Détournement de pouvoir sans autorité reconnue : usage de la force pour instaurer une domination (territoriale, sociale, symbolique) sans cadre institutionnel légitime. Exemple : Daech, qui instaure un pseudo-État par la guerre sans reconnaissance internationale.

Ces acteurs compliquent l’application de la grille clausewitzienne, centrée sur des États rationnels, souverains et stratégiques.

La guerre dans le cyberespace

Le cyberespace est aujourd’hui un champ de conflictualité majeur. Il permet des attaques sans armée, des sabotages, de l’espionnage, de la désinformation, avec un coût réduit et sans frontière.
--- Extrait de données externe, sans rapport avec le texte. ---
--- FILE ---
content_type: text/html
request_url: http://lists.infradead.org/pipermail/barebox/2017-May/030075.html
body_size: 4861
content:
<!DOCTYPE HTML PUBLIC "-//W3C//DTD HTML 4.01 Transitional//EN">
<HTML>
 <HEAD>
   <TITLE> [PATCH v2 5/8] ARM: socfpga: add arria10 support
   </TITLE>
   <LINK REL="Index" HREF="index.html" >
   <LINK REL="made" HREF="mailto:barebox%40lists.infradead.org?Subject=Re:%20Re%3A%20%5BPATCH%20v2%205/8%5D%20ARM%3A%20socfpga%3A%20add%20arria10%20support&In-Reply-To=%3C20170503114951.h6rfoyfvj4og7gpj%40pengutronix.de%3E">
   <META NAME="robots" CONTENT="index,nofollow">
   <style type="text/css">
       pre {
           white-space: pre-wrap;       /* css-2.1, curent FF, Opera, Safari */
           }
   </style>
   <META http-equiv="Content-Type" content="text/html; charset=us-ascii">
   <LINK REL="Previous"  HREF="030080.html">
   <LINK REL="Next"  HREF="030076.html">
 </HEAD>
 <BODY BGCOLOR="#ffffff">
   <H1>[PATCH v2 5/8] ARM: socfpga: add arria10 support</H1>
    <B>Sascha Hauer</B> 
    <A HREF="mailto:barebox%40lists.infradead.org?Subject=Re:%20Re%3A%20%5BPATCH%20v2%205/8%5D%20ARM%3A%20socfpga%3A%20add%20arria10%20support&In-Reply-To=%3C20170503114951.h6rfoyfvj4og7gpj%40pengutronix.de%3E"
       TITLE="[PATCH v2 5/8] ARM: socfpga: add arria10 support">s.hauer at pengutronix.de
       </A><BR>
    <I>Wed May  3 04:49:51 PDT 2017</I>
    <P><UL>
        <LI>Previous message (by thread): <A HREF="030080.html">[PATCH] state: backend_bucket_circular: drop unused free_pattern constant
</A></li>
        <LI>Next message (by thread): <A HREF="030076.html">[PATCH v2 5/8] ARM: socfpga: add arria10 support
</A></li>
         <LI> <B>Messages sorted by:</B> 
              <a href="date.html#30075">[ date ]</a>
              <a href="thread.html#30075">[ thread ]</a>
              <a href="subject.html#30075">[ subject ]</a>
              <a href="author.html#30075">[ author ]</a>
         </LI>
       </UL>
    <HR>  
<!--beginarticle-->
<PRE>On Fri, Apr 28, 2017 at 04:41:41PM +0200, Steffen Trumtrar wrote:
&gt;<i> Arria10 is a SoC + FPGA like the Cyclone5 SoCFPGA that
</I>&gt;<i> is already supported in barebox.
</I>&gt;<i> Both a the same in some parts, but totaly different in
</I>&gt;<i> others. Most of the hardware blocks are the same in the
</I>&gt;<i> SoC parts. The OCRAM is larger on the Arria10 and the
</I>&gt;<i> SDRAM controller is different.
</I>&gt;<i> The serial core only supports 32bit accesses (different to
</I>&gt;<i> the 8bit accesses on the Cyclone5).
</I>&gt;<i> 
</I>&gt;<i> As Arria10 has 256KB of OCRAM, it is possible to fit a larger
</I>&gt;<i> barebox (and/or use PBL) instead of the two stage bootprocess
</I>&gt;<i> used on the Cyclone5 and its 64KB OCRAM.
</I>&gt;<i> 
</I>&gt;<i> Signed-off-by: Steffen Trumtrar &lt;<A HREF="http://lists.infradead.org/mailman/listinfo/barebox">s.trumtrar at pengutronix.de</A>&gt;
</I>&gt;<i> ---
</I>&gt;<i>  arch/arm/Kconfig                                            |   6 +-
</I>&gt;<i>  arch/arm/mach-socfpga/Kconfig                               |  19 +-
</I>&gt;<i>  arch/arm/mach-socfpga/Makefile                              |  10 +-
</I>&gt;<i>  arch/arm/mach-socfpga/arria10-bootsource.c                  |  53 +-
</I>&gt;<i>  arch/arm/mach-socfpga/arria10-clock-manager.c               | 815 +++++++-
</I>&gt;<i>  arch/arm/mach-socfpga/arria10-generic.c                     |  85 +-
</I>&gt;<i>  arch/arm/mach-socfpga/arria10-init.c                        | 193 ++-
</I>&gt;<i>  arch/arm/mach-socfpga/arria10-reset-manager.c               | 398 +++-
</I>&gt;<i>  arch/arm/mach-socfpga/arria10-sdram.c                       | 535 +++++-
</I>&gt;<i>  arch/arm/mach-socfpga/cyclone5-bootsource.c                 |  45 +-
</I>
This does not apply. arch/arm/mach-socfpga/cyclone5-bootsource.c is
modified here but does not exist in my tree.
Ces actes peuvent être étatiques ou non, et rendent difficile l’identification de l’agresseur.

Exemples :

  • Attaques contre les hôpitaux ou réseaux électriques (Ukraine, 2022).

  • Piratage de SolarWinds (États-Unis, 2020).

  • Campagnes d’influence durant les élections.

Ces actes relèvent bien d’une logique stratégique, mais posent la question de leur appartenance au champ de la guerre au sens strict.

À retenir

Les nouvelles conflictualités (cyber, terrorisme, guerre privée) brouillent la définition classique de la guerre. Elles échappent souvent à une logique politique transparente ou à un pouvoir institutionnalisé.

Conclusion

La formule de Clausewitz conserve une forte pertinence : elle rappelle que la guerre ne peut être pensée isolément, qu’elle répond à des intentions politiques, et qu’elle doit rester sous contrôle du pouvoir civil. Elle structure encore aujourd’hui l’analyse des conflits classiques.

Mais les formes contemporaines de guerre, souvent irrégulières, hybrides, décentralisées ou non étatiques, obligent à nuancer et contextualiser cette thèse. La guerre peut perdre sa rationalité initiale, s’autonomiser, ou se dérouler sans objectif politique structuré. Les conflits modernes posent aussi la question de la légalité, de la légitimité et de la visibilité des acteurs, dans un monde où la distinction entre guerre et paix, civil et militaire, devient de plus en plus floue.

Clausewitz reste donc indispensable, à condition de le lire dans sa complexité, et de prolonger sa réflexion pour penser la guerre dans sa réalité contemporaine.